• Home
  • /
  • Malware
  • /
  • Africa is not immune to evolving APT techniques

Africa is not immune to evolving APT techniques

Staff Writer
By Staff Writer, ITWeb
Johannesburg, 22 Oct 2020

Research from Kaspersky revealed an overall decrease in certain malware families and types in sub-Saharan Africa (SSA) in H1 2020: 36% decrease in SA, 26% decrease in Kenya and a 2.7% decrease in Nigeria.

However, the company stresses that cyber threat remains rife, and Africa is not immune to the evolving techniques of advanced persistent threats (APTs), as well as the possibility of being a future target of hacking-for-hire threat actor groups.

Hackers for hire

Kaspersky research has found that globally, APT groups are evolving their techniques and are upgrading their toolset to continue stealing private data. In addition, the security company has seen a rise of hackers-for-hire or cyber mercenaries during the first two quarters of 2020. In fact, three cyber mercenary groups have been exposed across the world this year alone.

Although this type of activity has only taken place outside of Africa so far, Kaspersky warns that the region may become a focus of these groups in the coming months and businesses and entities need to have an understanding of these emerging threats, along with the threat of APTs.

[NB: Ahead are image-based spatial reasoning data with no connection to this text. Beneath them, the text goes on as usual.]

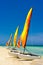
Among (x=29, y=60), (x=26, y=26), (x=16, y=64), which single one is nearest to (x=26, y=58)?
(x=29, y=60)

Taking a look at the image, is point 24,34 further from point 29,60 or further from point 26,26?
point 29,60

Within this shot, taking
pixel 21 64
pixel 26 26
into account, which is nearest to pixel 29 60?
pixel 21 64

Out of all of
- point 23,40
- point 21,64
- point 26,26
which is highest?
point 26,26

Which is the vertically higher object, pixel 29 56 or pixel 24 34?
pixel 24 34

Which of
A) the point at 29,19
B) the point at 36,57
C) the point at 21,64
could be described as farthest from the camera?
the point at 29,19

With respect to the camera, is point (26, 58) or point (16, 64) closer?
point (16, 64)

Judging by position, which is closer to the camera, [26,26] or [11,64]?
[11,64]

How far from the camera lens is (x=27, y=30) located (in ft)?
89.9

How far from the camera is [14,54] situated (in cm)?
3095

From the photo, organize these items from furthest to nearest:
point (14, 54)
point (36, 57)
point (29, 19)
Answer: point (14, 54)
point (29, 19)
point (36, 57)

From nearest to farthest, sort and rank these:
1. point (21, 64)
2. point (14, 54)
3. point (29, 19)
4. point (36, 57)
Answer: point (21, 64), point (36, 57), point (29, 19), point (14, 54)

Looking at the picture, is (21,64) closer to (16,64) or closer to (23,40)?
(16,64)

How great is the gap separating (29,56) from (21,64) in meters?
2.31

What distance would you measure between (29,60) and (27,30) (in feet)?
13.0
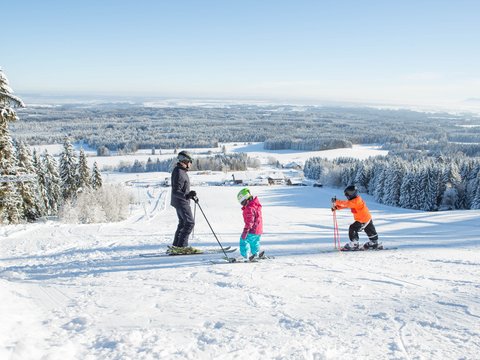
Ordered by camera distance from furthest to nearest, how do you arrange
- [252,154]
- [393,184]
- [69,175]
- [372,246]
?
[252,154] < [393,184] < [69,175] < [372,246]

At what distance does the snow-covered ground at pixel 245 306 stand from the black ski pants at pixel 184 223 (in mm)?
605

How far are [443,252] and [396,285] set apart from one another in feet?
13.3

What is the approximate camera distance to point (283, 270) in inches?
286

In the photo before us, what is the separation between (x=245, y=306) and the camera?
17.1 ft

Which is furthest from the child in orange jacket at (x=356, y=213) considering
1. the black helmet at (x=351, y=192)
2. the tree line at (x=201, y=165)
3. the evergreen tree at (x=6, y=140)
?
the tree line at (x=201, y=165)

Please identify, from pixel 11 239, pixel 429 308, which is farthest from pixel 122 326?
pixel 11 239

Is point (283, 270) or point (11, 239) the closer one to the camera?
point (283, 270)

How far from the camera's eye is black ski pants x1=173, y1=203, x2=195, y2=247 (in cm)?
898

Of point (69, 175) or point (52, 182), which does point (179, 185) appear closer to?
point (69, 175)

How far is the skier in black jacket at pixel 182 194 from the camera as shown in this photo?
869 cm

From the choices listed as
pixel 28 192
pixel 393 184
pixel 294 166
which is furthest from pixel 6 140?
pixel 294 166

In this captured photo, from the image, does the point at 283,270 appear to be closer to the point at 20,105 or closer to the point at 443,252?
the point at 443,252

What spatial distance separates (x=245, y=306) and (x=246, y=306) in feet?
0.05

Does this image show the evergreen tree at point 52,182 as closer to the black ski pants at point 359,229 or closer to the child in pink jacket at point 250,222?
the child in pink jacket at point 250,222
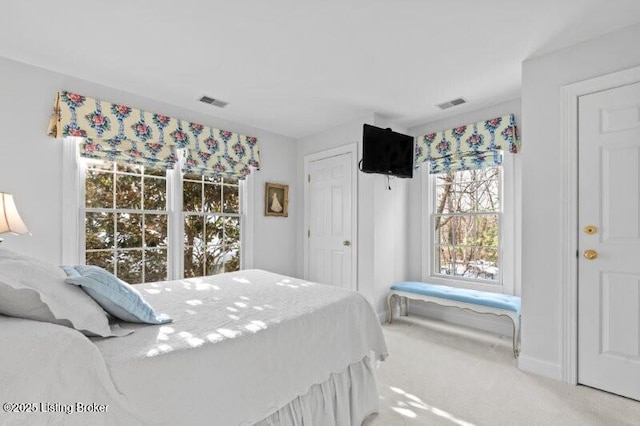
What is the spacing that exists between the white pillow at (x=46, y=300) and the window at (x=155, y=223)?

Hackers-for-hire or cyber mercenaries are not always motivated by money like traditional cyber crooks, but often steal private data to monetise it in a different way – usually for the purpose of providing advice or insights, based on the data, to share value of a competitive advantage.

“For example, a bank might get targeted and have its data analysed to gain an understanding of its market exposure, clients, and back-end systems. A competitor can use that to gain significant benefit. The reality is that in this evolving cyber threat landscape, no company or government institution can consider themselves safe,” the company says.

Sophisticated techniques

In SA, Kenya and Nigeria, APT groups are exploiting the current uncertainty around COVID-19 to steal sensitive information. 

In addition, several sophisticated techniques have also emerged that are delivering malware in non-conventional ways. While malware attacks in SA, Kenya and Nigeria decreased overall during the first two quarters of 2020, certain malware types, such as the STOP ransomware, are becoming increasingly popular with certain bad actors.

The same applies to financial malware in SA and Nigeria as examples. Although it decreased in these areas, some types of financial malware are growing in popularity thanks to their unique techniques. This highlights the fact that attacks are becoming more targeted at specific companies, in specific regions and for specific purposes.

The top industries under attack in Sub-Saharan Africa in H1 2020 include government, education, healthcare, and military. While government and military present compelling - and obvious - targets, education and healthcare are often used as pivot points to gain access to other institutions. Sometimes, an entity is a victim while other times it is the target.

The top three threat actors in these regions in this regard are TransparentTribe, Oilrig, and MuddyWater.

The rest of 2020 will likely see APT groups and hacking-for-hire threat actors increase in prominence across the globe, comments Maher Yamout, senior security research, Global Research & Analysis Team at Kaspersky.

“We also anticipate that cyber criminals will increase targeted ransomware deployment using different ways," Yamout adds. "These can range from trojanised cracked software to exploitation across the supply chain of the targeted industry. Data breaches will certainly become more commonplace especially as people will continue to work remotely for the foreseeable future while exposing their systems to the Internet without adequate protection,” 

While prevention is ideal, detection is critical, he says.

“Realistically, no organisation or government department can prevent everything. But if there is an understanding of the technology environment and having the ability to detect any deviation from the baseline, decision-makers will go to great strides in mitigating the risk of compromise and by understanding the threat dynamics, organisations can better protect themselves from evolving cyber attacks.”